Iteration One: The first iteration was a to have the robot be in the shape of an eye and to have threads as the wheels with two motors attached. Our first step was a base with two slits cut in the center and separate pieces that stuck into the base and held screws into place that would be attached to the tank tread wheels. When we did more research into actual tank treads, they seemed too expensive to be just a design asthetic, so we chose to use wheels with gears instead. The gears we designed had three identical large gears and two small gears. It was important to have an odd number of gears so that three wheels could be attached that would move in the same direction. When we first cut out our gears the dimensions were not perfect and therefore the gears did not mesh correctly.
Iteration Two: Our second iteration included recutting a base that instead of having many pieces that held the bolts that held the gears into place, it would have the same number of slots, but have all the gear holders connects for better stability and more precision for when we would recut the gears. When we assembled this with the gears and wheels it turned out that the lock nuts would not be able to hold the gears into place because the wheels had large holes in them. Also, the smaller gears were so small that they kept breaking and also could not be held into place well.
Iteration Three: In our third iteration we decided to make all the gears the same size and have the same sized wheels. We decided to do this because it would allow us to keep our second base in tact and only change the wheels and gears instead of the entire design. This gear and wheel design worked and is part of our final design.
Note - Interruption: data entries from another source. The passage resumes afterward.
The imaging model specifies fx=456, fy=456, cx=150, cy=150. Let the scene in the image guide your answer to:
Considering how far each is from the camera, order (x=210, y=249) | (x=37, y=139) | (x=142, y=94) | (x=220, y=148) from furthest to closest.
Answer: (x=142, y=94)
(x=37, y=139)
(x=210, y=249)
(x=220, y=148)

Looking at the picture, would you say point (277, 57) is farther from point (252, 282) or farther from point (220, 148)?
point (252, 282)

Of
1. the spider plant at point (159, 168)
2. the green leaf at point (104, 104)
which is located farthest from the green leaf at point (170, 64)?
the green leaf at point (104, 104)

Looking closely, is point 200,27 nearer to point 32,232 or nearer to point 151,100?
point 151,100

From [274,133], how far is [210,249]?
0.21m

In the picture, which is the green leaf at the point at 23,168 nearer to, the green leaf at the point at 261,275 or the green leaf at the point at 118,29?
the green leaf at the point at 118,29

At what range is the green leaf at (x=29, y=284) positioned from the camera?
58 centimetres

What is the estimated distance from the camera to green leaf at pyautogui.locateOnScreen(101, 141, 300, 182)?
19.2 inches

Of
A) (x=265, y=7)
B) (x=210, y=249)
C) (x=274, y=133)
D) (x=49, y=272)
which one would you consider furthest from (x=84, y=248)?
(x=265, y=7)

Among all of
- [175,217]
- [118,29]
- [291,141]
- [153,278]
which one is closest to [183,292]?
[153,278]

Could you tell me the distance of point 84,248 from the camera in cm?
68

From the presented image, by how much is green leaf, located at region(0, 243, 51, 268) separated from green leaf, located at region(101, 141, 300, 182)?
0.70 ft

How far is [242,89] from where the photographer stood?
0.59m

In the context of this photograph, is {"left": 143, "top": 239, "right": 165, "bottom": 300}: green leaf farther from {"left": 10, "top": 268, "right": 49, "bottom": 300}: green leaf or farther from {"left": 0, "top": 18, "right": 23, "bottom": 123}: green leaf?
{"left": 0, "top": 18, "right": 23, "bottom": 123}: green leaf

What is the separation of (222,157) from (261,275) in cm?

Iteration Four: In our fourth iteration we designed a box that fits over the arduino, motor shield, and battery pack. We also added an C shaped piece of wood to the top of the box to prevent it from falling off the box. We also added a switch at the bottom of the base that is connected to the battery pack and turns the robot on and off. When we were testing the light values for the PID controller we realized that the initial phototransistor that we put on had too high a resistance and was only reading values from 0-5 compared to 0-1000. We replaced the phototransistor and decided to thread those wires through one of the sides of the box. For the outer shell we decided to create an eye-like structure that includes four pieces of wood that secure into place four curves ribs that all connect to a circle that will hold a plant.
Motor Shield Circuitry: A motor shield controls the two motors of our design. The reason we need a motor shield is because the adruino can only power 5V and the motors we want to run need 12V. The motor shield consists of two H-bridges. Each H-bridge contains four transistors which are basically small switches the attact and detach wires together and therefore control the electrical flow of the battery. In addition to that, the H bridge allows each motor two move both forward and in reverse. This allows the robot to turn faster.
PID Controller: The PID stands for proportional, integral, derivative. The way the controller works is that it is connected to a light sensor. The light sensor takes in light values. In our program we test what the light values are of the black line to a white piece of paper. We set a goal for what we want the light sensor to be constantly reading to the median light value of the black line and white paper. When the light sensor reads a value that isn't the target value it counts it as an error. The proportional piece takes the error value and sets that to the speed of one of the motors so that the robot turns. The integral adds all the errors up so that the speed is equivalent to that sum of errors instead of just one. This allows the controller to account for small errors. The derivative acts as a stabilizer for the motor it predicts future errors by assuming that the future error is equivalent to the previous error. The PID controller is a good controller compared to a P controller because it helps the robot be more precise and not oscillate so much.